Server - Checks cache and on a miss, checks the DB for GET pathways. For POST pathways, checks the DB, if hit -> returns the short URL, if miss -> passes request to encoder service. Can scale horizontally since it is stateless.
Cache - can have a LRU/LFU eviction policy. Serves popular URLs quickly. Can use redis for this.
DB - -> a simple no-sql database containing information in two tables - Short URL -> {long_url, visit statistics, metadata}. Long URL -> short URL. First collection will provide efficient lookup, while the second collection will lead to search before encoding a long URL. Alternatively, we can use DB specific nuances to reduce the memory footprint, ex - We can have just the first collection with a GSI on the long_url in DynamoDB.
In case of huge volume -
1. Can spawn multiple servers - since they can scale horizontally.

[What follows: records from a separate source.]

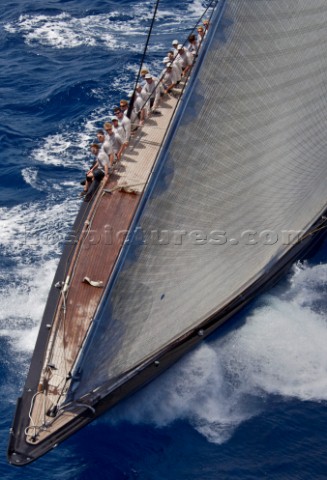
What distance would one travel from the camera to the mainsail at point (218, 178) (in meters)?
15.9

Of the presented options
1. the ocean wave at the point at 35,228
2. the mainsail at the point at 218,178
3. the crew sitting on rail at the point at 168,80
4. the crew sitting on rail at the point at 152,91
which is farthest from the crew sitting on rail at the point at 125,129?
the mainsail at the point at 218,178

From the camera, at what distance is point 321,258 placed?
80.8ft

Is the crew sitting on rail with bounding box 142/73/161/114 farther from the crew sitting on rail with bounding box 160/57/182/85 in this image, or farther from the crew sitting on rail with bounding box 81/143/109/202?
the crew sitting on rail with bounding box 81/143/109/202

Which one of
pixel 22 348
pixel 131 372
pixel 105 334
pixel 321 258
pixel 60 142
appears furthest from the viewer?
pixel 60 142

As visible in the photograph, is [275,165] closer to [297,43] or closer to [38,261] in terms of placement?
[297,43]

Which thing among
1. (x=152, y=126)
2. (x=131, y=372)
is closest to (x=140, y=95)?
(x=152, y=126)

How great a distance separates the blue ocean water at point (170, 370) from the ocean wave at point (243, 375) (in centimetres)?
3

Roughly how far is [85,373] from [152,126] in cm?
1059

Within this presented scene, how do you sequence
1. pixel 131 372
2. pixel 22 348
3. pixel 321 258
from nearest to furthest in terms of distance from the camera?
1. pixel 131 372
2. pixel 22 348
3. pixel 321 258

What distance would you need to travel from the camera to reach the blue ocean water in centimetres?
1852

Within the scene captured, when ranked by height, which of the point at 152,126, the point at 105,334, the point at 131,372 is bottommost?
the point at 131,372

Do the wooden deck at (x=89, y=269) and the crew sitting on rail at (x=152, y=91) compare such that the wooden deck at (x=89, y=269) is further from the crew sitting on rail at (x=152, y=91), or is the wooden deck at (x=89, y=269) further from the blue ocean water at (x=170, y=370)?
the blue ocean water at (x=170, y=370)

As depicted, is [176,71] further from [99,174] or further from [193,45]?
[99,174]

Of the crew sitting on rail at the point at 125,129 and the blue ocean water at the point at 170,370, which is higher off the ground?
the crew sitting on rail at the point at 125,129
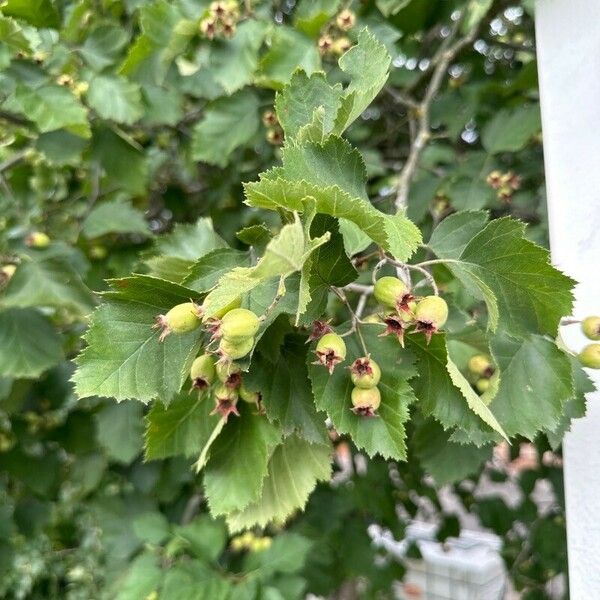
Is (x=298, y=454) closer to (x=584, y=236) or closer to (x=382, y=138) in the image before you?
(x=584, y=236)

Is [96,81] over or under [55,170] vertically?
over

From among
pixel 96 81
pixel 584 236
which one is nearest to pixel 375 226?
pixel 584 236

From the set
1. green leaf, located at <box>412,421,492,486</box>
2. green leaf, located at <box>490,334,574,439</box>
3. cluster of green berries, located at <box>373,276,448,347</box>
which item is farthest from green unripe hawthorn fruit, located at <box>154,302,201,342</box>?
green leaf, located at <box>412,421,492,486</box>

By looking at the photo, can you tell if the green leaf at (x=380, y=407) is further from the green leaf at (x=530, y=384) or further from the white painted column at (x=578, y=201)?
the white painted column at (x=578, y=201)

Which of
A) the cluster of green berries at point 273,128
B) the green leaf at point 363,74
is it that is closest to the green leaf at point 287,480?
the green leaf at point 363,74

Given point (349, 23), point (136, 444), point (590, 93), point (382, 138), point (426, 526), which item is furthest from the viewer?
point (426, 526)

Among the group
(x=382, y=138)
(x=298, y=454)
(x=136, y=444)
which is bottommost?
(x=136, y=444)
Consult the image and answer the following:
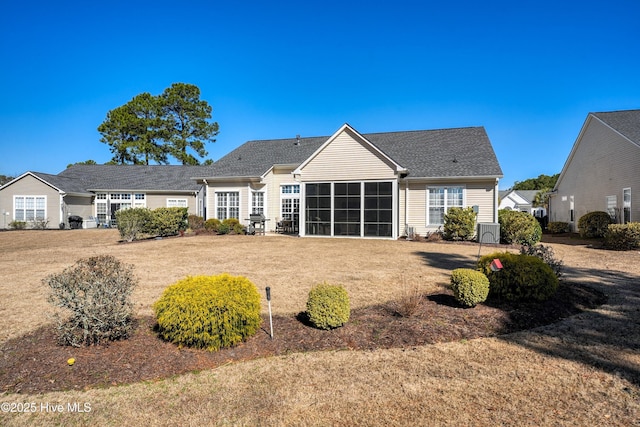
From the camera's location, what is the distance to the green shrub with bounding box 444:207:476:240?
17.0 m

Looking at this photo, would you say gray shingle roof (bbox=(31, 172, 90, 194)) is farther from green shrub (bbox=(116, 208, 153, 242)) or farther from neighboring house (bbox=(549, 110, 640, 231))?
neighboring house (bbox=(549, 110, 640, 231))

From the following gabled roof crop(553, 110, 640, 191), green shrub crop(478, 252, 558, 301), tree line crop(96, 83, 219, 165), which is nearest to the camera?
green shrub crop(478, 252, 558, 301)

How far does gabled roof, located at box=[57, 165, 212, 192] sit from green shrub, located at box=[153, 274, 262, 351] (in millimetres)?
25773

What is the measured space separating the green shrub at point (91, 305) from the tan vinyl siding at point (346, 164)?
48.5 feet

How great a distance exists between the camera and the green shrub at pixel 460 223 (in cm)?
1705

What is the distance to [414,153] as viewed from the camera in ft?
70.9

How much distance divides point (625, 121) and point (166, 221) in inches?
1011

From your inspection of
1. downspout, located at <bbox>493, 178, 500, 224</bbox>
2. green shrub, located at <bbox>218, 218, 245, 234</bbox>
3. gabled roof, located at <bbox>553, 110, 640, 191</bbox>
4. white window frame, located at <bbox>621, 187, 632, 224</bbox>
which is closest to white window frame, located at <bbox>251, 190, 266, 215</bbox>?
green shrub, located at <bbox>218, 218, 245, 234</bbox>

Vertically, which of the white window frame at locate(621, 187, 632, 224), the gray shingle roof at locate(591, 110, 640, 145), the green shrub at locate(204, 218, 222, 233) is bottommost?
the green shrub at locate(204, 218, 222, 233)

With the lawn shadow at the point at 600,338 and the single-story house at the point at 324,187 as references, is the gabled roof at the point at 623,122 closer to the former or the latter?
the single-story house at the point at 324,187

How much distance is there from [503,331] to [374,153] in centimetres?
1399

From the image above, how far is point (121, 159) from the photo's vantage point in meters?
47.9

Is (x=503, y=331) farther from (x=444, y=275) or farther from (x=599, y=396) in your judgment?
(x=444, y=275)

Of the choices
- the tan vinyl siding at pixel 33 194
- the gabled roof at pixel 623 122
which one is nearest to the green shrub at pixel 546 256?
the gabled roof at pixel 623 122
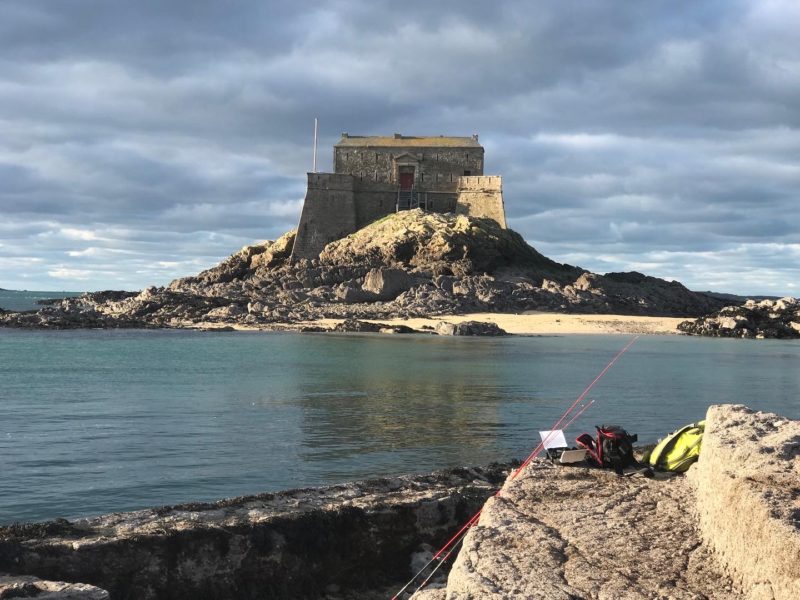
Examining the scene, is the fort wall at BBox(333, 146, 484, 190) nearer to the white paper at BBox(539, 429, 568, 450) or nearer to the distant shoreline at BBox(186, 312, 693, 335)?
the distant shoreline at BBox(186, 312, 693, 335)

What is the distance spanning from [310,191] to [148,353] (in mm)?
34435

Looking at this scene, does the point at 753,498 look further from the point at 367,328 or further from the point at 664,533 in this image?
the point at 367,328

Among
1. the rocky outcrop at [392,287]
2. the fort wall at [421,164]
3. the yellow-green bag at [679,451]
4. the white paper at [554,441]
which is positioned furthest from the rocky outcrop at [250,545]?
the fort wall at [421,164]

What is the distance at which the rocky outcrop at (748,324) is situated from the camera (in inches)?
1982

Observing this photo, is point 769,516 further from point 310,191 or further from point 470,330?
point 310,191

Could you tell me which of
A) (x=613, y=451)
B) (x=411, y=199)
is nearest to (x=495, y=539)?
(x=613, y=451)

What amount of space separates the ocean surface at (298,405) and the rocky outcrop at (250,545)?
3300 millimetres

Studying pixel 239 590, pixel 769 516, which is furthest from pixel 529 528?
pixel 239 590

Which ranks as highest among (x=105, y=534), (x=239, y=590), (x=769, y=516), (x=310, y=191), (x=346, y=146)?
(x=346, y=146)

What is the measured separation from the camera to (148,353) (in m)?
35.0

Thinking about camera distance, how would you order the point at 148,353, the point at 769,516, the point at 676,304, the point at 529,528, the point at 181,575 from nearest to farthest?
the point at 769,516 → the point at 529,528 → the point at 181,575 → the point at 148,353 → the point at 676,304

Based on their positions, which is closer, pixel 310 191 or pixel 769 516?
pixel 769 516

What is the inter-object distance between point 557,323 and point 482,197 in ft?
66.0

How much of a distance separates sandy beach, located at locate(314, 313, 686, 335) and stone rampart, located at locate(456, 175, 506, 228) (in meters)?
16.0
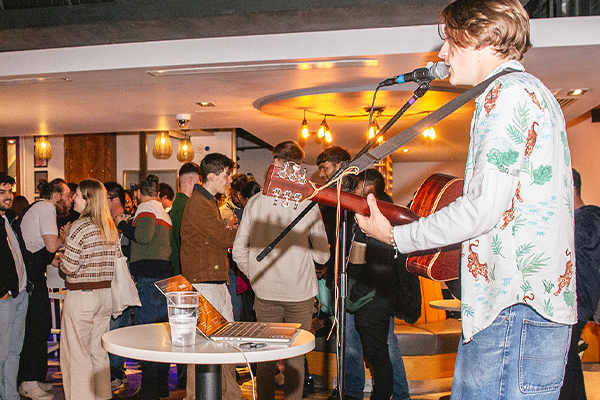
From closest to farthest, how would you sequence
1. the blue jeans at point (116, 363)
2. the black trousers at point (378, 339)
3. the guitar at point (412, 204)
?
the guitar at point (412, 204) < the black trousers at point (378, 339) < the blue jeans at point (116, 363)

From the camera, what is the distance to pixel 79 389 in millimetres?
3750

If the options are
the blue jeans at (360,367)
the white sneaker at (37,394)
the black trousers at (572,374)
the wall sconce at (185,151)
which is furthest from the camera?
the wall sconce at (185,151)

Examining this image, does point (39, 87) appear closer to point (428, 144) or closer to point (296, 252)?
point (296, 252)

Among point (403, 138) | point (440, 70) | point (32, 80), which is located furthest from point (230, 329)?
point (32, 80)

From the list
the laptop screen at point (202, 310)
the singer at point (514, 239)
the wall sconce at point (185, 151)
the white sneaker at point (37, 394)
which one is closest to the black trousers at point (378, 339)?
the laptop screen at point (202, 310)

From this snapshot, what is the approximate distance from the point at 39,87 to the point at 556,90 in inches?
205

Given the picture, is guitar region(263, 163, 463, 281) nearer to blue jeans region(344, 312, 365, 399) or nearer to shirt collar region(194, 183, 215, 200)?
shirt collar region(194, 183, 215, 200)

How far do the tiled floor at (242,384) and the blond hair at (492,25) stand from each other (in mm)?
3401

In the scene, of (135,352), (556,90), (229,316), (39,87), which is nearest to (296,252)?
(229,316)

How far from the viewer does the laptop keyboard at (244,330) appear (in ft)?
6.08

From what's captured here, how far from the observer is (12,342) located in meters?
3.79

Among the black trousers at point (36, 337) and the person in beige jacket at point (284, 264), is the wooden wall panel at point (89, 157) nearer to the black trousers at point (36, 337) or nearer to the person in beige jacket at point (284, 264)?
the black trousers at point (36, 337)

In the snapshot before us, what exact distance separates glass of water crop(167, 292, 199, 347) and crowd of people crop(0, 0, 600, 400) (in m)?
0.53

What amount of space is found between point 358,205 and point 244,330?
699 millimetres
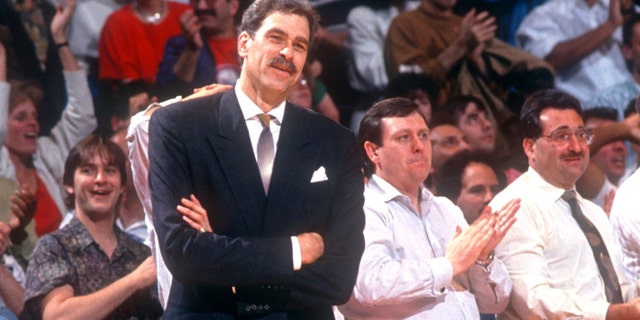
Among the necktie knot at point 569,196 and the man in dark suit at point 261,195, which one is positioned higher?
the man in dark suit at point 261,195

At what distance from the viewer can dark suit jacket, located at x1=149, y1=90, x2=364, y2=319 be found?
2406mm

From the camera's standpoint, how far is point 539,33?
6.16 metres

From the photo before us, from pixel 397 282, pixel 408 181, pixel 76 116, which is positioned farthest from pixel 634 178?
pixel 76 116

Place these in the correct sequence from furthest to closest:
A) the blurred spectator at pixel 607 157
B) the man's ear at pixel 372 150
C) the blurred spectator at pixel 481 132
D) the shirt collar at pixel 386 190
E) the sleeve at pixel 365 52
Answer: the sleeve at pixel 365 52 < the blurred spectator at pixel 607 157 < the blurred spectator at pixel 481 132 < the man's ear at pixel 372 150 < the shirt collar at pixel 386 190

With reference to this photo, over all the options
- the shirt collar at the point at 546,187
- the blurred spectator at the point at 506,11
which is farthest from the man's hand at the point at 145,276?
the blurred spectator at the point at 506,11

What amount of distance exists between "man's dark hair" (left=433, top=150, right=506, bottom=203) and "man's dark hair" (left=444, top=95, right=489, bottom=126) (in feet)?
1.68

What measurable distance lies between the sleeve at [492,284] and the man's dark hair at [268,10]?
1.21 metres

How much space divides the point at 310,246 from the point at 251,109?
0.43 m

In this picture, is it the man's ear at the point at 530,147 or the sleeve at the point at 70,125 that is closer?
the man's ear at the point at 530,147

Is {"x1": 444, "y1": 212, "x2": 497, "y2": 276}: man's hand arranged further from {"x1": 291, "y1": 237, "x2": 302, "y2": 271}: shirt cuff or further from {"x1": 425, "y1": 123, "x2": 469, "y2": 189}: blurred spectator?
{"x1": 425, "y1": 123, "x2": 469, "y2": 189}: blurred spectator

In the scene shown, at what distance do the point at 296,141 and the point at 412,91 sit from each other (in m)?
3.15

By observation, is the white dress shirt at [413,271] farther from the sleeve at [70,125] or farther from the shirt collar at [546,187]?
the sleeve at [70,125]

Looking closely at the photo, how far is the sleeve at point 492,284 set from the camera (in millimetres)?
3461

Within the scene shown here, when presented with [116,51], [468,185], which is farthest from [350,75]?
[116,51]
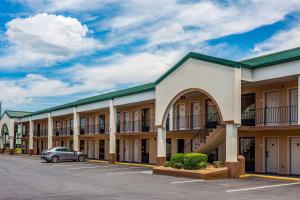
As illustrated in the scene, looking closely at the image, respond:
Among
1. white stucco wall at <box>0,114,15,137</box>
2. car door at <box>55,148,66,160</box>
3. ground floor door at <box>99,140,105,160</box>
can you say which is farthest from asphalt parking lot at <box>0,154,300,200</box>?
white stucco wall at <box>0,114,15,137</box>

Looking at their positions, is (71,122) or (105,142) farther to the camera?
(71,122)

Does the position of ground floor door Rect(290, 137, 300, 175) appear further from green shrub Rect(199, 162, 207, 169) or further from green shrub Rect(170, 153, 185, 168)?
green shrub Rect(170, 153, 185, 168)

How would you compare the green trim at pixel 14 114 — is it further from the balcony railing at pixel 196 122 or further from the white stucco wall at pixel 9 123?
the balcony railing at pixel 196 122

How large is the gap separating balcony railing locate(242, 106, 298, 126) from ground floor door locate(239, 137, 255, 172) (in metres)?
1.20

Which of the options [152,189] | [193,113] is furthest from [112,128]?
[152,189]

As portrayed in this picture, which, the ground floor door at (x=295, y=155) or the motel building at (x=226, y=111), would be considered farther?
the ground floor door at (x=295, y=155)

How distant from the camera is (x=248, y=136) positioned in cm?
2525

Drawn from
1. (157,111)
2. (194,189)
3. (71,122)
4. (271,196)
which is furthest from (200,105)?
(71,122)

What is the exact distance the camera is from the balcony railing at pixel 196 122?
91.2 ft

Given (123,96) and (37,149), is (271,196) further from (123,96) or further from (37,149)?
(37,149)

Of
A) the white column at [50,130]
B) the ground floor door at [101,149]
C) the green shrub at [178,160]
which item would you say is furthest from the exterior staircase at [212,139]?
the white column at [50,130]

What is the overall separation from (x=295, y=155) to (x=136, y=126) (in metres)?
15.8

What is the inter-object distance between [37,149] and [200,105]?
3723 centimetres

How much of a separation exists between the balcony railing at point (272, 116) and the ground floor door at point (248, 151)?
1.20 m
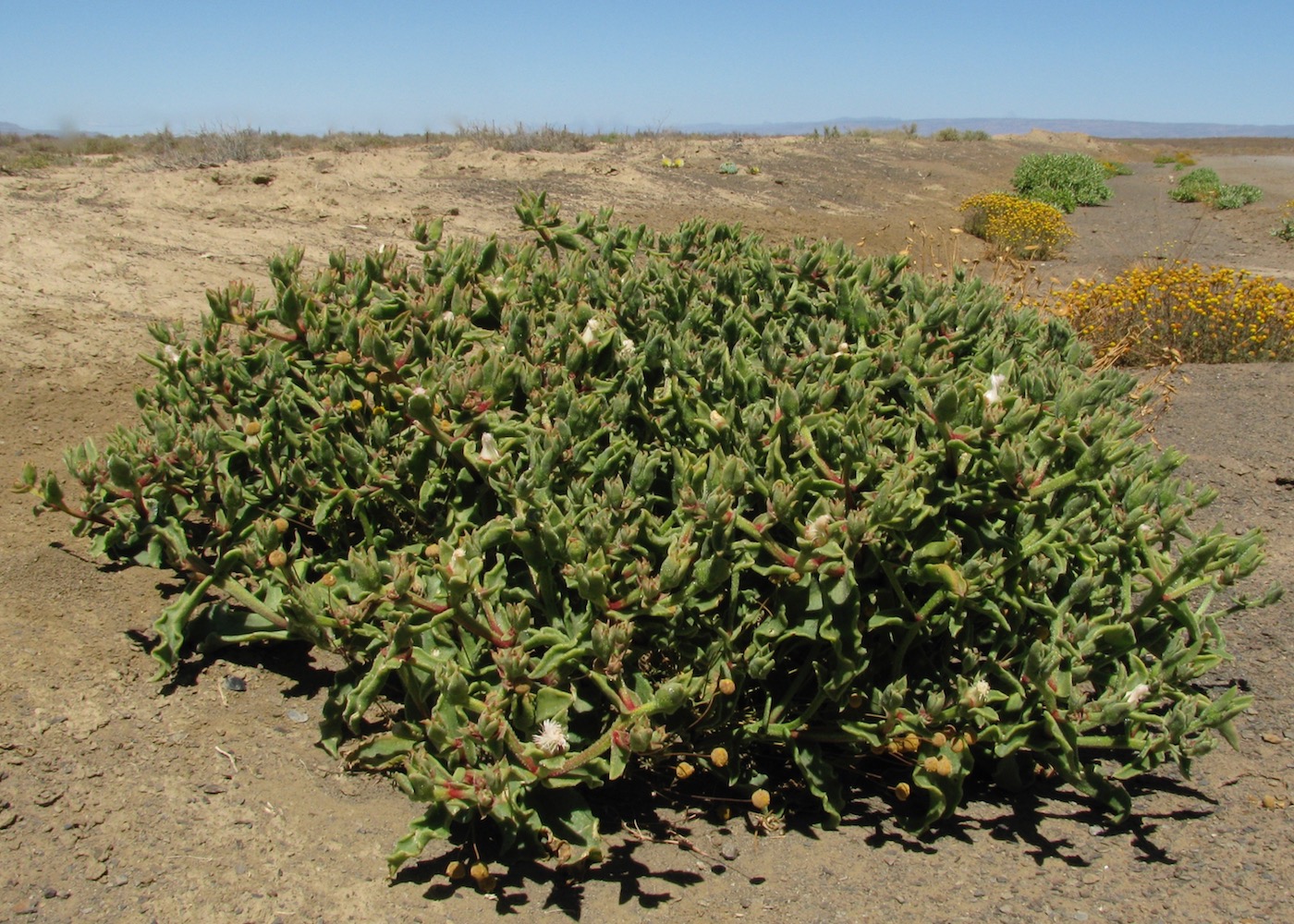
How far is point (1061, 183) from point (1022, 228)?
7877mm

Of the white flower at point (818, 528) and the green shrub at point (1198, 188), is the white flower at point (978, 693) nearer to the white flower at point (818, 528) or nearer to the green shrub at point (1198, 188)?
the white flower at point (818, 528)

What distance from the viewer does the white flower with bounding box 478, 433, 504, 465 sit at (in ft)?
7.82

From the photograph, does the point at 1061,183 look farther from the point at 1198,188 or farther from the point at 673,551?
the point at 673,551

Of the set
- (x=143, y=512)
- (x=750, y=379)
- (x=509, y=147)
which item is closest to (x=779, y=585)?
(x=750, y=379)

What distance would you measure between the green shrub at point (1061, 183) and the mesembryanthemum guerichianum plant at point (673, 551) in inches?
679

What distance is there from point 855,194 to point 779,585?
14.2 metres

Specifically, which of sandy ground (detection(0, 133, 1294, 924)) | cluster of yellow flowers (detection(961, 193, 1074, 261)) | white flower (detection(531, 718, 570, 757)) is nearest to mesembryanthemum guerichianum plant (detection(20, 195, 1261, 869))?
white flower (detection(531, 718, 570, 757))

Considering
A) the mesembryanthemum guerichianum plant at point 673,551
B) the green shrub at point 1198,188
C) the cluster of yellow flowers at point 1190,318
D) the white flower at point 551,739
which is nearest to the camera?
the white flower at point 551,739

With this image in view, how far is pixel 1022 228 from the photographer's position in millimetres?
13000

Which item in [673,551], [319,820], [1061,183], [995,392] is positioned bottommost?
[319,820]

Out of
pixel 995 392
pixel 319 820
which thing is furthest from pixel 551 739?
pixel 995 392

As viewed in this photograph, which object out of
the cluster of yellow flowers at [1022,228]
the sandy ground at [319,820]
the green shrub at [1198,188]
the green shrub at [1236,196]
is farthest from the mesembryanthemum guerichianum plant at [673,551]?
the green shrub at [1198,188]

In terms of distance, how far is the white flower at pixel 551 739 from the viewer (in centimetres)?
199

2. In case of spiky loads - ex. a new movie has just came out - can add a queue to the POST endpoint, the GET endpoint will be served through cache. In case of a huge demand for popular URLs, CDNs should be used to reduce the load on the server as well as to reduce last mile latency.
3. This depends a lot on the traffic pattern to the service.
Latency is reduced through cache and CDN.
The input layer - the server - should also check whether the given URL is correct or not. A well-formed regex can be used.
The storage layer is used for storing the mapping from the short URL to the long URL and is replicated to avoid data loss.
The TTL functionality can be added by adding it to the DB and the cache. Soft/hard deletion can be used based on the choice of technology used. In case of soft deletion being supported, we can limit the growth of data by running a periodic deletion process which removes stale entries.
To avoid overwhelming the system, we can use a rate limiter.
We have multiple instances of the encoder being run. In case one is down, another can be used. Since the encoder is stateless, an instance going down would not cause much issues. In case all the encoder instances go down - we should have a fallback and lightweight algorithm that can run in the server itself to create short URLs.